## Text to read
It is not surprising that most of these love stories deal not with love that ends in marriage or is contained in marriage, but with love outside the marriage relationship. Indeed, it is significant that when marriage is the theme the story nearly always ends in tragedy. Two famous stories, Pei Li Shi and Chiao Fang Chi, deal entirely with extramarital love, and are written apparently to show the superiority of the courtesans, who could read and write and sing and were clever and beautiful besides, beyond the ordinary wife who was, as the Chinese say even today, “a yellow-faced woman,” and usually illiterate.
So strong did this tendency become that officialdom grew alarmed at the popularity of such stories among the common people, and they were denounced as revolutionary and dangerous because it was thought they attacked that foundation of Chinese civilization, the family system. A reactionary tendency was not lacking, such as is to be seen in Hui Chen Chi, one of the earlier forms of a famous later work, the story of the young scholar who loved the beautiful Ying Ying and who renounced her, saying prudently as he went away, “All extraordinary women are dangerous. They destroy themselves and others. They have ruined even emperors. I am not an emperor and I had better give her up”— which he did, to the admiration of all wise men. And to him the modest Ying Ying replied, “If you possess me and leave me, it is your right. I do not reproach you.” But five hundred years later the sentimentality of the Chinese popular heart comes forth and sets the thwarted romance right again. In this last version of the story the author makes Chang and Ying Ying husband and wife and says in closing, “This is in the hope that all the lovers of the world may be united in happy marriage.” And as time goes in China, five hundred years is not long to wait for a happy ending.
This story, by the way, is one of China’s most famous. It was repeated in the Sung dynasty in a poetic form by Chao Teh Liang, under the title The Reluctant Butterfly, and again in the Yuan dynasty by Tung Chai-yuen as a drama to be sung, entitled Suh Hsi Hsiang. In the Ming dynasty, with two versions intervening, it appears as Li Reh Hua’s Nan Hsi Hsiang Chi, written in the southern metrical form called “ts’e,” and so to the last and most famous Hsi Hsiang Chi. Even children in China know the name of Chang Sen.
If I seem to emphasize the romances of the T’ang period, it is because romance between man and woman is the chief gift of T’ang to the novel, and not because there were no other stories. There were many novels of a humorous and satirical nature and one curious type of story which concerned itself with cockfighting, an important pastime of that age and particularly in favor at court. One of the best of these tales is Tung Chen Lao Fu Chuan, by Ch’en Hung, which tells how Chia Chang, a famous cockfighter, became so famous that he was loved by emperor and people alike.

Rows from a spatial reasoning dataset:

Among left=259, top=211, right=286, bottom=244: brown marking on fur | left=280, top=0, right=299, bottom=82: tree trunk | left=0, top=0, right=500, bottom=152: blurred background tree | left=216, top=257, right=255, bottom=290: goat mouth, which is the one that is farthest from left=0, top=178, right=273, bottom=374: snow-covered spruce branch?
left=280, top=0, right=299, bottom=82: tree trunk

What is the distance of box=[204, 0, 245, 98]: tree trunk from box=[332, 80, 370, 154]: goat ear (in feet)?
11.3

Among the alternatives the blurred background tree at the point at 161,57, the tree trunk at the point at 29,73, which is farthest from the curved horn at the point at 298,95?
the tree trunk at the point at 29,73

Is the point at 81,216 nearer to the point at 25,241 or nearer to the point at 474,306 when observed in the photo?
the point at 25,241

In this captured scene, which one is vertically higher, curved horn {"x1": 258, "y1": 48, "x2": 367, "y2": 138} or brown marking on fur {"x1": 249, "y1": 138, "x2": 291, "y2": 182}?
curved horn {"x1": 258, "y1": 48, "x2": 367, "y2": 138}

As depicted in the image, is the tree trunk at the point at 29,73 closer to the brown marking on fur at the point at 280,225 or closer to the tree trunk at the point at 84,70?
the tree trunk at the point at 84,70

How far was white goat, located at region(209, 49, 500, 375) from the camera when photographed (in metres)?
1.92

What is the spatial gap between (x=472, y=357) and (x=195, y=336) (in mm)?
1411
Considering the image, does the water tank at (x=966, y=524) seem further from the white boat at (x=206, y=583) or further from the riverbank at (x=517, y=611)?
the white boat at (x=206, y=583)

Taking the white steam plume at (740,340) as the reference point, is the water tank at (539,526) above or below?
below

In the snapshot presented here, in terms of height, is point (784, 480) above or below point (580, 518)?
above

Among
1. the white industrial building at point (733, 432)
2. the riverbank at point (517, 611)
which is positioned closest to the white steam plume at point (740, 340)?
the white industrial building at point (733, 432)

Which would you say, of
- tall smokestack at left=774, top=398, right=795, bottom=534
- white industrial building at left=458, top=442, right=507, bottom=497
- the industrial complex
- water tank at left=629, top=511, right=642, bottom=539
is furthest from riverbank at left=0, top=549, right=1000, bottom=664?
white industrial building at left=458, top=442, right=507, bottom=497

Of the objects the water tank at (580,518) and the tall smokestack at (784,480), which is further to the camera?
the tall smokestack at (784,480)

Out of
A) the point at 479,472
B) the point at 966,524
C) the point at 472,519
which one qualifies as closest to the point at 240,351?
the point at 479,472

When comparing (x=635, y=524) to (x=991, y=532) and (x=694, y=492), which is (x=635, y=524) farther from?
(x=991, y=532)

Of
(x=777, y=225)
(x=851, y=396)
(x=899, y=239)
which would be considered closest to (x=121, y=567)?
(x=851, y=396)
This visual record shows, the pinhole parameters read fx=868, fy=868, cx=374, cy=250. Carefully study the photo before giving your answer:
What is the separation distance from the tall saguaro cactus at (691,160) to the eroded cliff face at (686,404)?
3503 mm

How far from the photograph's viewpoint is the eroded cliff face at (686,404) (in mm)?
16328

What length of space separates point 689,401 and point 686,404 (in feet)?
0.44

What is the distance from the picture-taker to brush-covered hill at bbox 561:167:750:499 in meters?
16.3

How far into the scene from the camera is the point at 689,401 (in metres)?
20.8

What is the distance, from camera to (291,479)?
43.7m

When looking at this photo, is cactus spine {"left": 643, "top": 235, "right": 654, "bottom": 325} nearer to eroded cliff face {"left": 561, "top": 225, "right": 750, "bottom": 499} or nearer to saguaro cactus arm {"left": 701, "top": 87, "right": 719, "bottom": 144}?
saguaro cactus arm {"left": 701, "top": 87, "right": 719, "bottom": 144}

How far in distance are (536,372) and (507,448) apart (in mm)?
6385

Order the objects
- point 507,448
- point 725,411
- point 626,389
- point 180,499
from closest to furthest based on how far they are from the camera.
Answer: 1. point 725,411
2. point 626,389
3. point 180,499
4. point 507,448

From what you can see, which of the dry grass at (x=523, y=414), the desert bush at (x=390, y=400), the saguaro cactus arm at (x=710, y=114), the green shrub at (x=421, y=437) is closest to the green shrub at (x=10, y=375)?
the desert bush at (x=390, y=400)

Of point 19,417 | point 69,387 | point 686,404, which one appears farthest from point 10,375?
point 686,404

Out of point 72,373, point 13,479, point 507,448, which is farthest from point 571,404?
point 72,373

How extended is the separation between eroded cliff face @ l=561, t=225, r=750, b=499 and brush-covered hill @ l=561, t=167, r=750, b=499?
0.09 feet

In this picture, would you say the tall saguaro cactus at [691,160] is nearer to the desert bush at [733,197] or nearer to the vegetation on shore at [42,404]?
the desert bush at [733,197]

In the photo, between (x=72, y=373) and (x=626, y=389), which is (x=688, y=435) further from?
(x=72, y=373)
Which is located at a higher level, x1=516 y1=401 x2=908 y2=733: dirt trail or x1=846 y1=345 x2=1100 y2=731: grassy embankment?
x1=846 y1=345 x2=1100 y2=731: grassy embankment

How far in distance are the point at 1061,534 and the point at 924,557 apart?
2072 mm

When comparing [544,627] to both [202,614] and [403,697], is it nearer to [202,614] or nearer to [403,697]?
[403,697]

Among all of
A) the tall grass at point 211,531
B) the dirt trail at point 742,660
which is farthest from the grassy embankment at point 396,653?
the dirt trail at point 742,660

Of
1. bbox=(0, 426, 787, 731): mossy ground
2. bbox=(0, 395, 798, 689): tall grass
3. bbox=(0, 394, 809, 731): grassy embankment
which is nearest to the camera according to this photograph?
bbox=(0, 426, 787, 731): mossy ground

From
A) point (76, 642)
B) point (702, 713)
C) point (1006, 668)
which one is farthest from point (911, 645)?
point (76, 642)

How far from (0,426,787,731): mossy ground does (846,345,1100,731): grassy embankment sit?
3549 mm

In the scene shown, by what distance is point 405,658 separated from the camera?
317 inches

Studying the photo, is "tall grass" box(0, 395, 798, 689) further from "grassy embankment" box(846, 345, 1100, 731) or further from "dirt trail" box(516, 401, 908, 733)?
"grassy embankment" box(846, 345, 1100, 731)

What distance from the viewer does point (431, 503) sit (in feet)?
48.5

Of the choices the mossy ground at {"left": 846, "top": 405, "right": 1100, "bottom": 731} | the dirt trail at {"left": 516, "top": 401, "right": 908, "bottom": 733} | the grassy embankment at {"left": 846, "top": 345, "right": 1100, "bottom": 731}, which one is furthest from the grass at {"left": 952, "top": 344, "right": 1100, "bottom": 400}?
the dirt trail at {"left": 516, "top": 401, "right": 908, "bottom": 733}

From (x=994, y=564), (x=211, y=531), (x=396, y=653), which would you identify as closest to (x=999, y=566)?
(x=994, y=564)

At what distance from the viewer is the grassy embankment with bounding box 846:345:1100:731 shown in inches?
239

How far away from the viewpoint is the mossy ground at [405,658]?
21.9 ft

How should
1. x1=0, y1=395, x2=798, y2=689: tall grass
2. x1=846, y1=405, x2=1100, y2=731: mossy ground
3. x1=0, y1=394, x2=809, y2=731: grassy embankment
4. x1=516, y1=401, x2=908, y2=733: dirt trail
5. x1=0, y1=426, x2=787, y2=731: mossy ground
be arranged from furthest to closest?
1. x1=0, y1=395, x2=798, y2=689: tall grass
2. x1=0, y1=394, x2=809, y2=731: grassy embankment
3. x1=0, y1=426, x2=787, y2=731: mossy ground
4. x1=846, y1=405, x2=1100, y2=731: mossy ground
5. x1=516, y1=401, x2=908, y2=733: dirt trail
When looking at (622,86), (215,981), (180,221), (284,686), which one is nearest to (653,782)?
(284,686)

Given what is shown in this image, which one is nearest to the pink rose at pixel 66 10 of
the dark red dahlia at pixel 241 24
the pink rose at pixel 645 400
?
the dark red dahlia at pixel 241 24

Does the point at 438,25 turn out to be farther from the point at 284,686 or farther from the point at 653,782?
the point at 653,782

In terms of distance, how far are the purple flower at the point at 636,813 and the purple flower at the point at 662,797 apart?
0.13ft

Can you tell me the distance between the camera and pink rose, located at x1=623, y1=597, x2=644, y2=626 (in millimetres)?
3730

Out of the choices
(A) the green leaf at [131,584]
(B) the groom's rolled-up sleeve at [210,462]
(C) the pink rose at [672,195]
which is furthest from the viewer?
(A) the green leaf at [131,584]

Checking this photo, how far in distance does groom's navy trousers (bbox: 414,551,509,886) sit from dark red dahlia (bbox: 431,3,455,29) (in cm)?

## Exercise directions
Restate the stretch of the text on early Chinese fiction from "This story, by" through "of Chang Sen.", switching "Sung dynasty" to "Song dynasty".

## Complete response
This story, by the way, is one of China’s most famous. It was repeated in the Song dynasty in a poetic form by Chao Teh Liang, under the title The Reluctant Butterfly, and again in the Yuan dynasty by Tung Chai-yuen as a drama to be sung, entitled Suh Hsi Hsiang. In the Ming dynasty, with two versions intervening, it appears as Li Reh Hua’s Nan Hsi Hsiang Chi, written in the southern metrical form called “ts’e,” and so to the last and most famous Hsi Hsiang Chi. Even children in China know the name of Chang Sen.